吉田バビンスキー編 『ステージ』

Dr.トミー、モリー、ジニーは日に何度も診察に来てくれた。惜しくもチーム吉田には入れ
なかったDr.トシキもボクを診に度々寄ってくれた。ありがたいことだ。
主な診察内容は、「尋問・トンカチで殴打・楊枝で刺す」の3つだ。
ボクの自覚できる症状を言葉で伝えて、体中をトンカチで叩いて体の反射を見て(運動神経)、刺激を与えてボクが感じる度合いを見る(感覚神経)。決してSMの話ではない。
運動神経がイカレてるのは入院前からよーくわかっていたけど、感覚神経までは気が回らなかった。ボクはほっぺたから下の感度が鈍く、ほぼ不感症だった。セックスの話でもない。
唯一ちゃんと感じるのはおでこだけだったので、おでこを楊枝で刺してその痛みを10としら他の場所はいくつかを調べられた。
おでこ10、首0、おでこ10、腹4、おでこ10、足2、おでこ10…
といった具合にドクターたちは注意深く体中を刺してくれるんだけど、おでこは10でふつうに痛いってことには注意深くなかった。診察後いつもボクのおでこは赤かった。

ある日、研修医ジニーがにこにこしてやって来て、さぁ行きましょう、とボクを連れ出した。どこへ?と聞いたら「吉田さんは選ばれし患者さんです」という返事。
エレベターを降りて、暗く静かな廊下を、カタカタと音を立てて車椅子で運ばれるボクのそのさまは、まるで「羊たちの沈黙」のレクターのようだった。
着いたその部屋には「大会議室」と書いてあって、会議するなら事前に言ってくれよ、議題は何だ?とふざけてたら、議題はずばりオレだった!ボクの症例をみんなで勉強してみんなで見守って行こう〜みたいなノリだ。
部屋には長い机が「コの字」型に並んでいて、ざっと30人くらいのドクター・研修医・医学生やらがいた。チーム吉田はもちろんDr.トシキもいた。憎っきDr.革靴もいたので一応軽く会釈をしたら、スカした感じでぷいっと無視された。キー!もうオマエ、ほんとに嫌い!頭にきたので、Dr.革靴のピカピカの革靴を思いっきり踏んづけてやった。頭の中で。

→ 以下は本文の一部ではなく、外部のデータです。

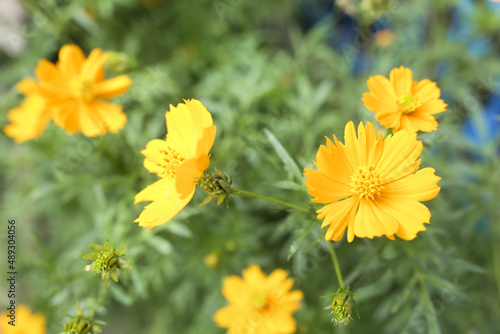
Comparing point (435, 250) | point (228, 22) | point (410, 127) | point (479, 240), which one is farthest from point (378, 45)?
point (410, 127)

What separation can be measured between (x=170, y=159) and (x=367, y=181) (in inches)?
13.8

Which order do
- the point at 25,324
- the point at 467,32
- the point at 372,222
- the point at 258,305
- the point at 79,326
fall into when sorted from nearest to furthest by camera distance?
the point at 372,222 → the point at 79,326 → the point at 258,305 → the point at 25,324 → the point at 467,32

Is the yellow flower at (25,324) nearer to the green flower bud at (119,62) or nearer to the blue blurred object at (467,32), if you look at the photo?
the green flower bud at (119,62)

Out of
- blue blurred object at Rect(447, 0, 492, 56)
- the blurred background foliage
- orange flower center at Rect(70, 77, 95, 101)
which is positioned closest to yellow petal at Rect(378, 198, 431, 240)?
the blurred background foliage

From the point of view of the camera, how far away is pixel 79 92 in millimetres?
1047

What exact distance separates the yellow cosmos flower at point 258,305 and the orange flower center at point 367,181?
0.48 m

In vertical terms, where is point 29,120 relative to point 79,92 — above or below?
above

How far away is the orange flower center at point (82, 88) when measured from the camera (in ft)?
3.43

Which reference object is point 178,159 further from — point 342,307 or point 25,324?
point 25,324

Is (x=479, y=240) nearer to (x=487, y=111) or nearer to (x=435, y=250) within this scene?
(x=435, y=250)

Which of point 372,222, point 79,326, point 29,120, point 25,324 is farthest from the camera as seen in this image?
point 25,324

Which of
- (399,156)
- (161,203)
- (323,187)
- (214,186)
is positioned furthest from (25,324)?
(399,156)

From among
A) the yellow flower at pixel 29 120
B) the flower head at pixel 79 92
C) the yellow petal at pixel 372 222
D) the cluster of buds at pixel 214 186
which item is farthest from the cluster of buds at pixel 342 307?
the yellow flower at pixel 29 120

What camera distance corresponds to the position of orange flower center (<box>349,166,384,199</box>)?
623 millimetres
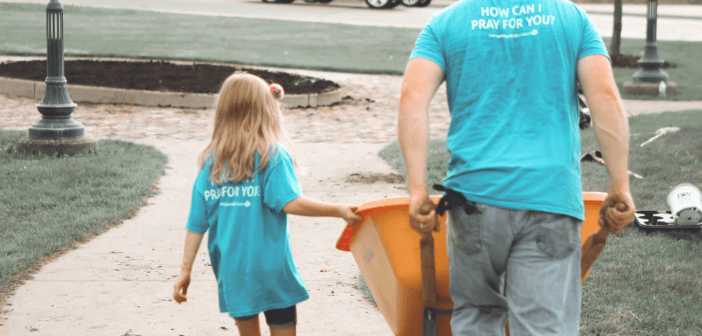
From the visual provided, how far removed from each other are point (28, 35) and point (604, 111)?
21.4m

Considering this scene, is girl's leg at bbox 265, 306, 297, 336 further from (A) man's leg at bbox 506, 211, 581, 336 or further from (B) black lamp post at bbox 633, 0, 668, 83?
(B) black lamp post at bbox 633, 0, 668, 83

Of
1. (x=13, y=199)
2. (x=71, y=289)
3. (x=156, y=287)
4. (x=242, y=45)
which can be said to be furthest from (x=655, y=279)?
(x=242, y=45)

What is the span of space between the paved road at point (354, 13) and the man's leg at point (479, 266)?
24.9 metres

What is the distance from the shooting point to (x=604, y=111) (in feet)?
7.40

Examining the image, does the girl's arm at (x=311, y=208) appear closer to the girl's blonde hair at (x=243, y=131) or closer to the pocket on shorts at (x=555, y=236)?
the girl's blonde hair at (x=243, y=131)

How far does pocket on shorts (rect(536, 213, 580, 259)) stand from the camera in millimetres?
2203

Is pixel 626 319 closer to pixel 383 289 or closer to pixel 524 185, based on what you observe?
pixel 383 289

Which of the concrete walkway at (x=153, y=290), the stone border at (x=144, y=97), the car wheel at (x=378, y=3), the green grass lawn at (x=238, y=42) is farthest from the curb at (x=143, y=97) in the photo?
the car wheel at (x=378, y=3)

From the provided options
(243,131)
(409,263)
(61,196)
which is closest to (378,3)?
A: (61,196)

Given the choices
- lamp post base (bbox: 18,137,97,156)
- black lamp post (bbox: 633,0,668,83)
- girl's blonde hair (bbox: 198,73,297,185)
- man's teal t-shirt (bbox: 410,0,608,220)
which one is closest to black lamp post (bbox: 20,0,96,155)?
lamp post base (bbox: 18,137,97,156)

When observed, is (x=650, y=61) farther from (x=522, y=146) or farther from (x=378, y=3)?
(x=378, y=3)

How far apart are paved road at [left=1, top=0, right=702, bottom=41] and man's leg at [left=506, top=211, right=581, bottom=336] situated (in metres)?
24.9

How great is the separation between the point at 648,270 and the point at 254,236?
274cm

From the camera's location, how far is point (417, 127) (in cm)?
229
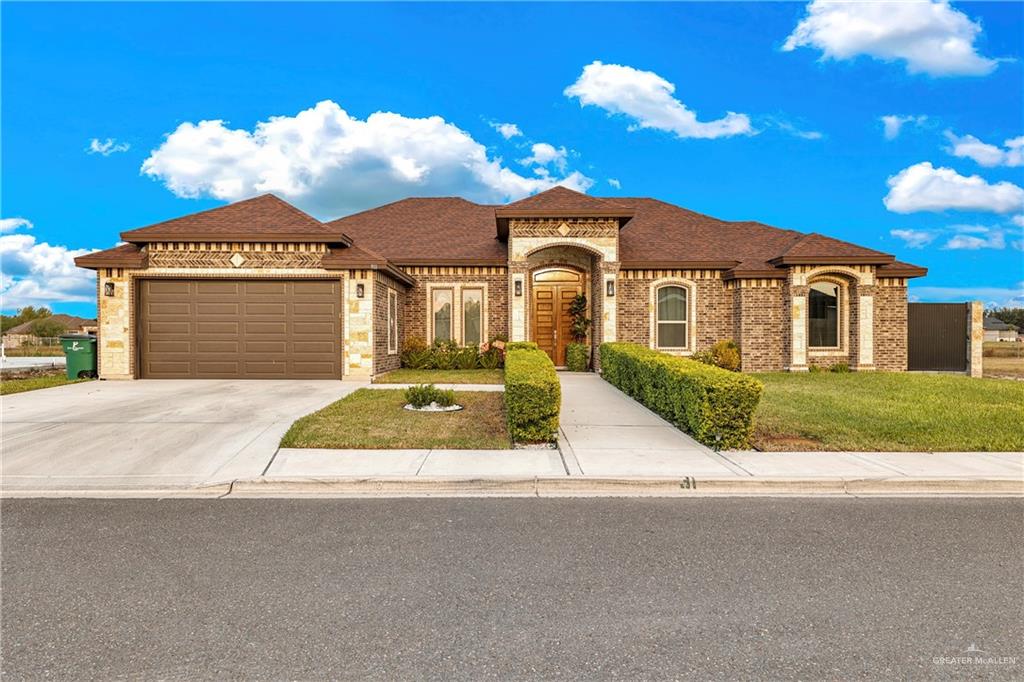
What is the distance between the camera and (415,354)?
18.1 meters

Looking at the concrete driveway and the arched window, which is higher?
the arched window

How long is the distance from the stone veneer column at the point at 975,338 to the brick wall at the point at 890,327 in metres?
2.58

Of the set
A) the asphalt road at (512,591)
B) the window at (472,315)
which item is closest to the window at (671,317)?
the window at (472,315)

そうこうしてたら、脳神経科のDr.ナンバー2と呼ばれる男の診察(もちろん例の3つ、尋問・トンカチで殴打・楊枝で刺す!)が始まり、ボクは大勢の注目を浴びた。
あぁ、こんな大勢の前でこんな辱めにあうなんて…せめて予め知らせて欲しかった…
そしたら、こんな、おじいとおばあのでっかい顔が刷られた黄色の沖縄 Tシャツを着てくることはなかったし、迷彩柄のステテコを履いてくることも、「吉田サウス」と名前の入ったアホみたいな沖縄土産のビーチサンダルを履いてくることもなかったのに…。
ボクは大勢の白衣たちの前で、一人ごきげんな沖縄リゾートファッションな上にノーブラでステージに立っていた。だけどもう仕方がないから努めて堂々としていた。
自慢のバビンスキー反射(足の親指のイェ〜イ!)も堂々と披露してやった。研修医や医学生たちが身を乗り出しておぉ〜!みたいな顔をしているのを見て、「ね!すごいでしょ、ボクのバビンスキー!」とどや顔をしたかもしれない。
Dr.ナンバー2のむちゃ振りにもめげず、渾身のウォーキングや渾身の片足立ちのポーズを
堂々とやってのけ、振り向きざまにウィンクくらいしたかもしれない。なんなら乳首も立ってたかもしれない。焼けくそな気持ちだった。
とにかく、ボクは自分の持ってる全てをステージに置いて来た。悔いはない。

そしてその結果、当初予定していた「3日間連続ステロイド1000mg投与」が5日間に増え
、理由は「重症で、緊急性があって、若くて元気そうだから」ということだった。
すべてがちょっとずつ腑に落ちなかったので腹いせに、ボクのステージを終始ふんぞり返って見ていたDr.革靴に向かって、「よーしオマエ!帰りの夜道はせいぜい気をつけるがいい!」とやっぱり自分の頭の中だけで言い放ち、帰り道にそのピカピカの革靴で犬のウンコを踏み、翌朝はそのピカピカの革靴に鳩フンを何発も喰らってしまえ、と呪いをかけた。